Seeing the power behind these digital IDs attracted money and crime. ID black markets and bot swarms entered the scene and tried to break the open source technology. A digital war between verification processes and manipulation attempts emerged.

2030: Robot Act

After the robot empowered terrorist attacks that shocked the world in 2029 the Robot Act came into power, strictly regulating who is responsible for the acts of robots, how they can be updated, and what connections to the internet are allowed. Each task a robot can perform needs to be certified individually, making sure reasonable safe-guards are in place. A key part for limiting the risks of autonomous agents was a ban on indefinite context windows, preventing larger plans (or schemes) being executed without human intervention.
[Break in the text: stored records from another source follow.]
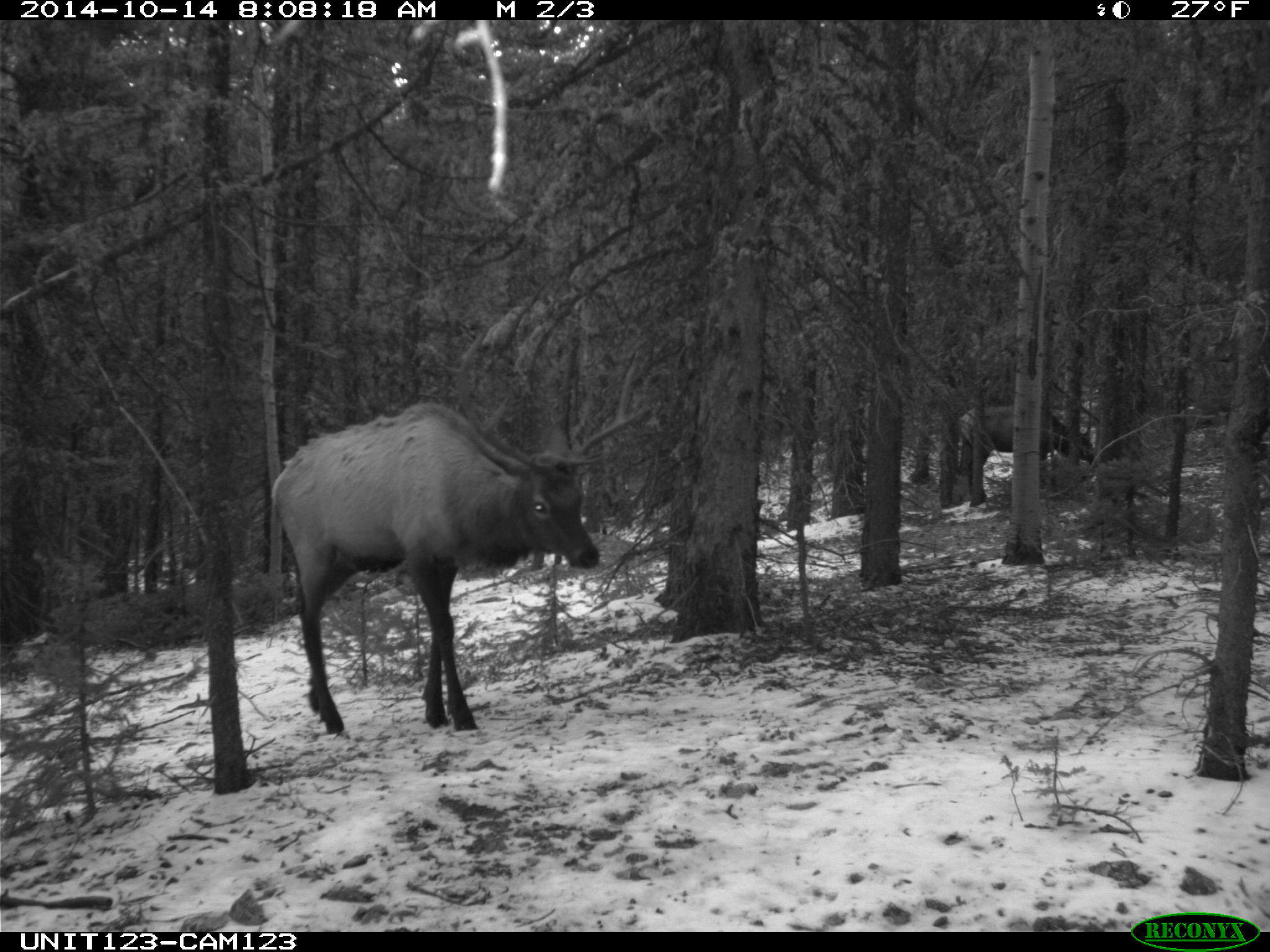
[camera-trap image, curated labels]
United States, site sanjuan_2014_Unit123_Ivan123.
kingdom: Animalia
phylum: Chordata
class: Mammalia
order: Artiodactyla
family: Cervidae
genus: Cervus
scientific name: Cervus elaphus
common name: red deer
Cervus elaphus (red deer).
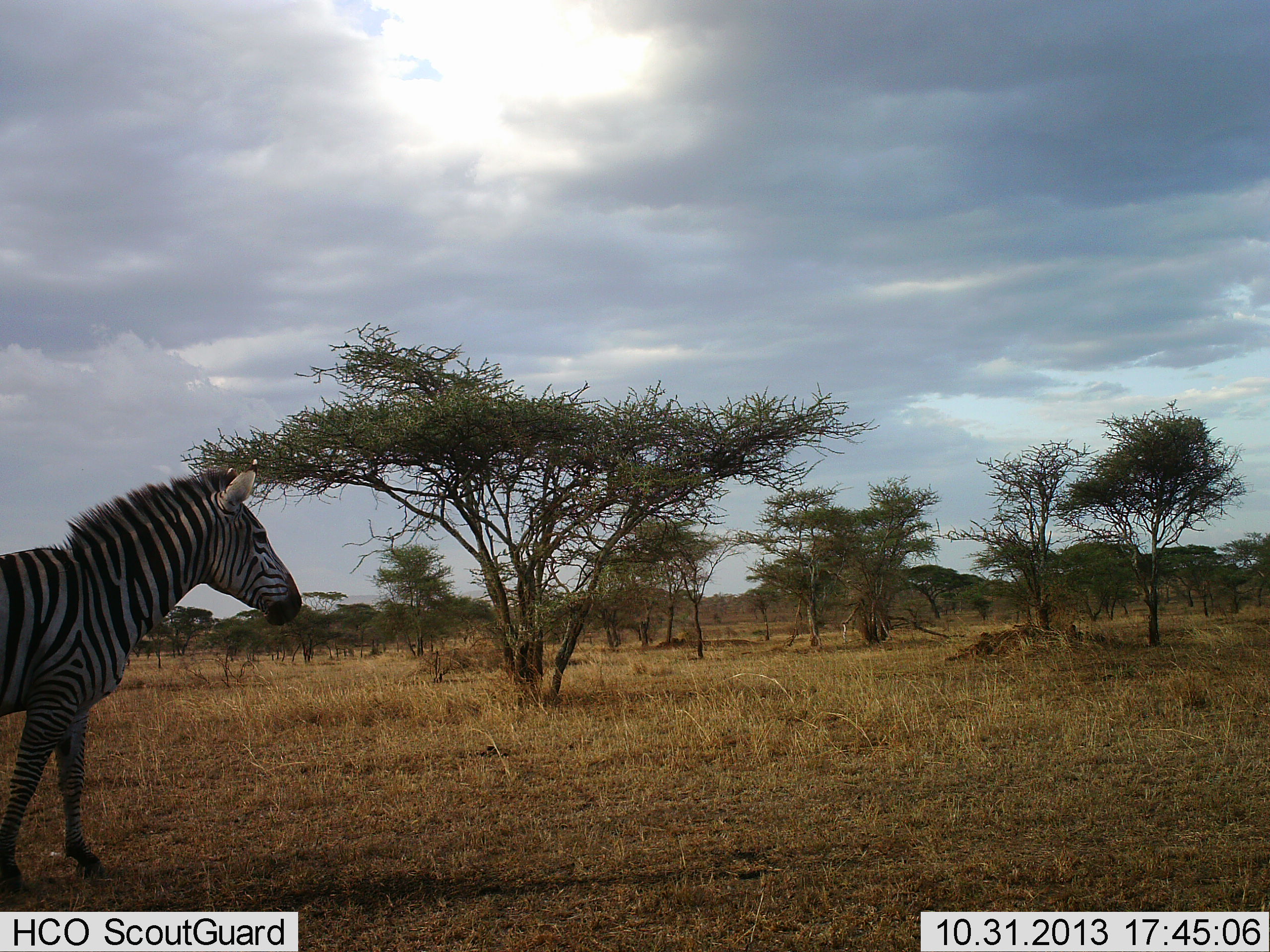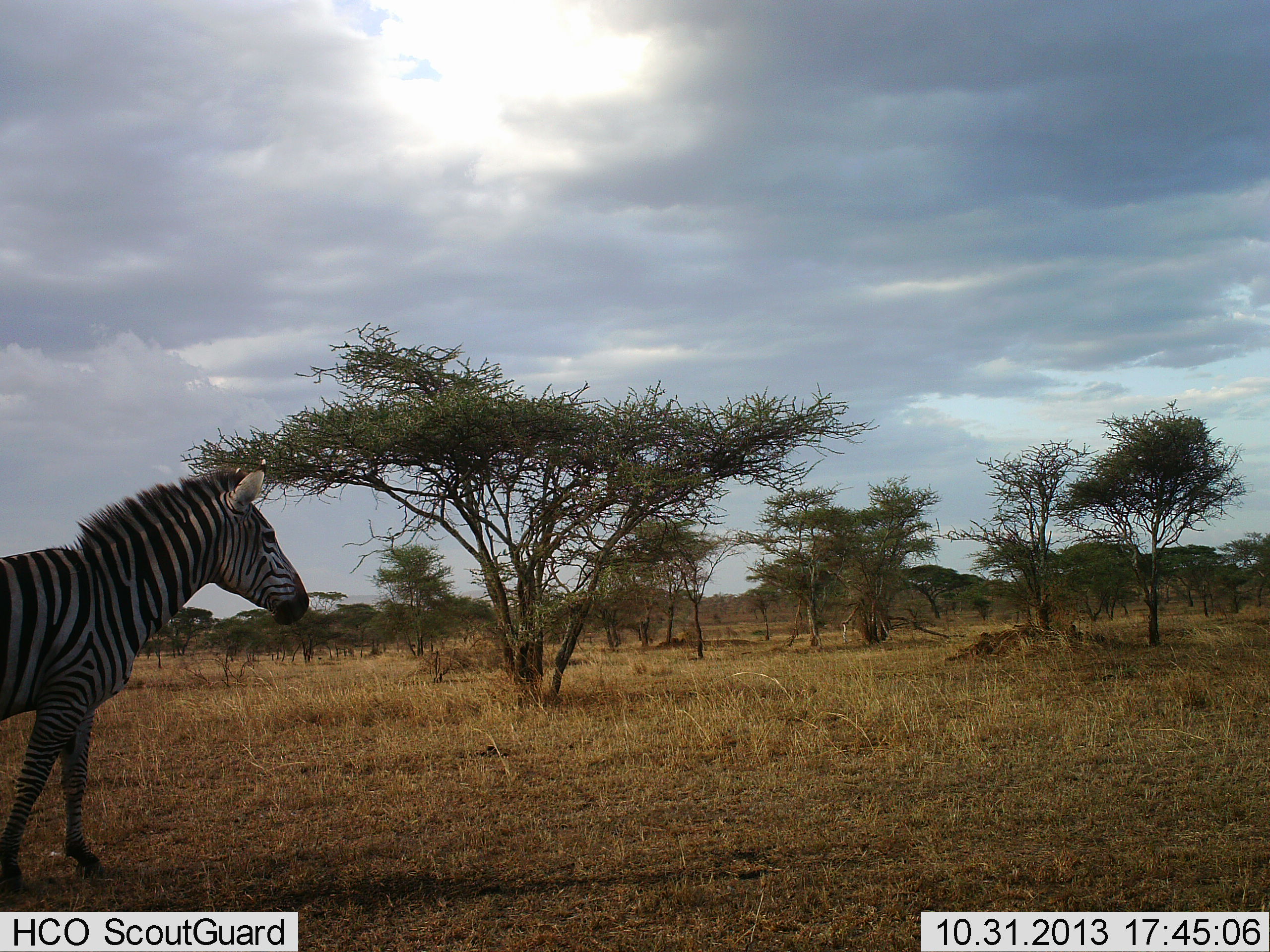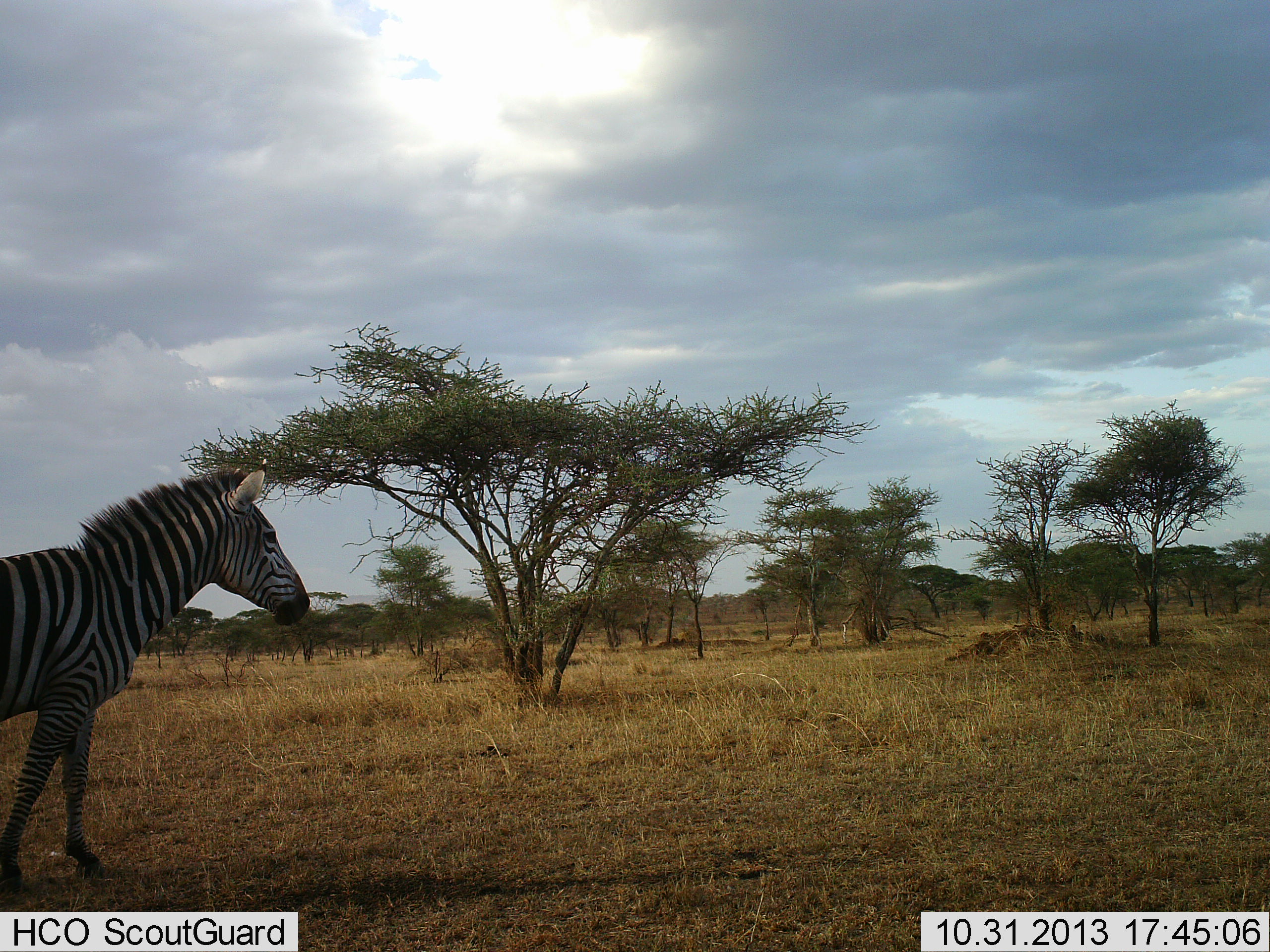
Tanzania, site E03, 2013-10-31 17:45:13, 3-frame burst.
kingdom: Animalia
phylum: Chordata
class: Mammalia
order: Perissodactyla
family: Equidae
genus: Equus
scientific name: Equus quagga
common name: plains zebra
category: zebra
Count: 1.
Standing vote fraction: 100%.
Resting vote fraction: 0%.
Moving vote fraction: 0%.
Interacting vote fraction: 0%.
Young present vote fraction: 0%.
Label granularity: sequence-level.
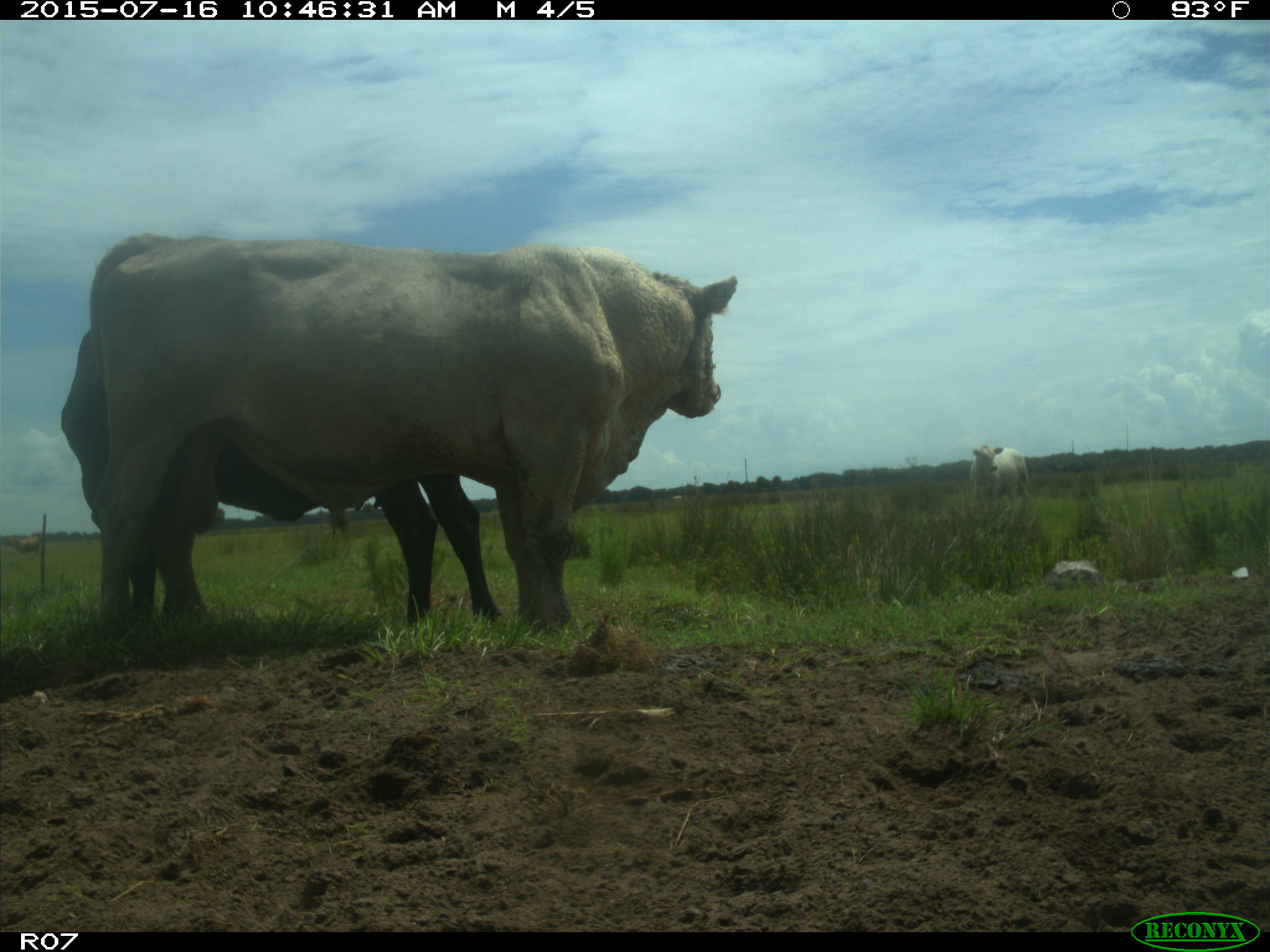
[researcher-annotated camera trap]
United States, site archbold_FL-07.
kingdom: Animalia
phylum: Chordata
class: Mammalia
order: Artiodactyla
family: Bovidae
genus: Bos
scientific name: Bos taurus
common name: domestic cow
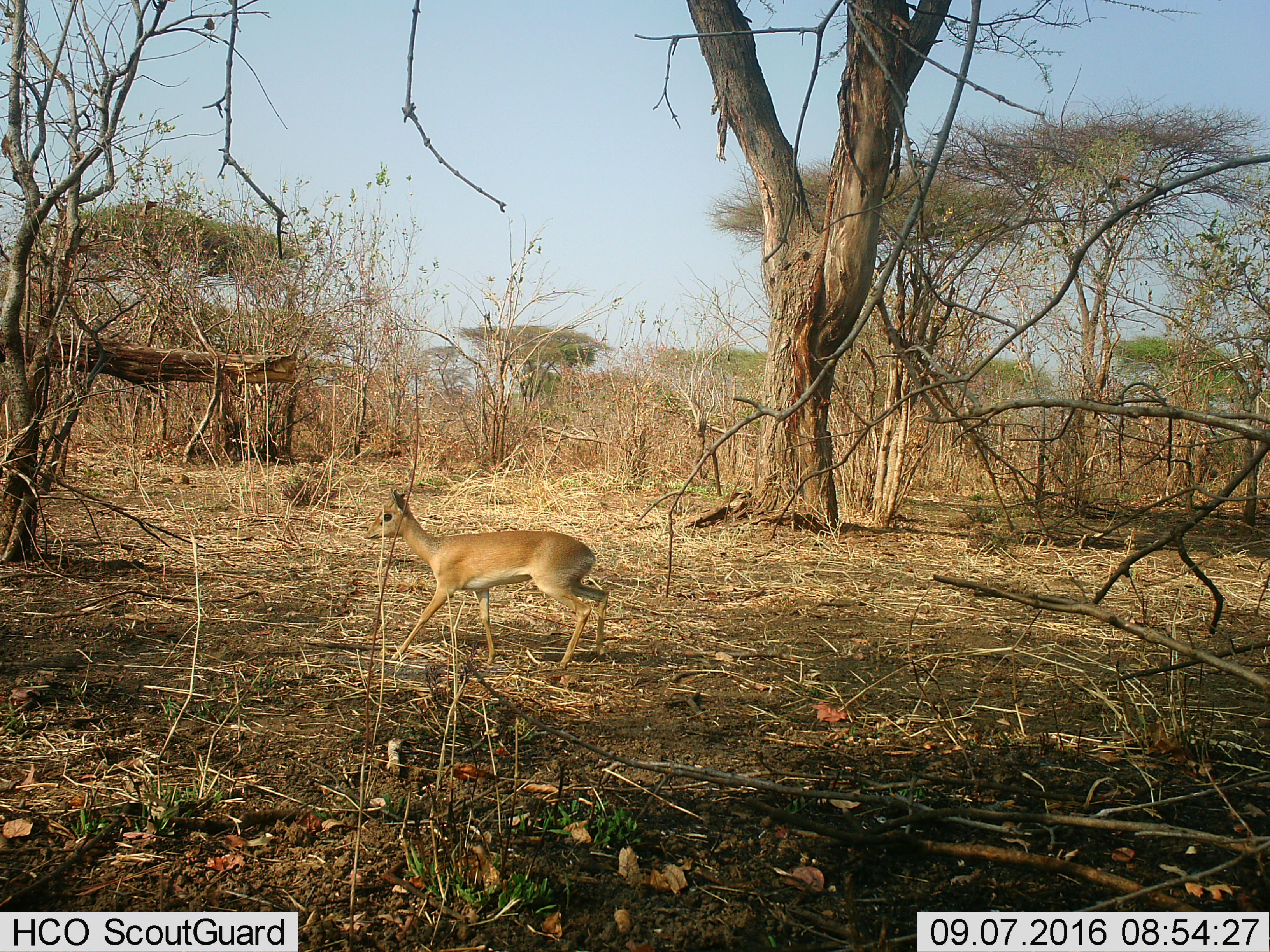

2032: Unification of digital Passports

A global standard for TOPs (Trust of Personhood) has been established. These tokens verify that the interaction comes from a real human and are highly secure. A decade of development with international support from OpenSource communities, universities and state funding came up with alternating verification processes that provided reliable security. These tokens allow people to actively participate in online polls run through the V.O.I.C.E. platform which is becoming a social media platform, a democracy polling tool, and regional as well as international connection tool.

2033: First Global Vote

In this year V.O.I.C.E. was utilized for the first time to poll the needs of everyone in the world. A huge effort in mapping billions of preferences. It was used to figure out basic needs and how the Sustainable Development Goals, with their related projects and investments, should be prioritized. It had a record 52% global participation rate.

2035: Universal Basic Compute

As an addendum to Human Rights the right for compute has entered the public debate. This is due to the critical nature of compute (for example via AI assistants) being crucial for partaking in modern society. Some nations have included it in their constitutions. Others have a majority of the digital services run on state funded servers and made free to the public.

2041: Social Safety Net

Most nations have adopted some form of social and financial safety net, for example Universal Basic Income. This level of prosperity is being achieved through 100s of million humanoid robots entering the work force, increasing global productivity.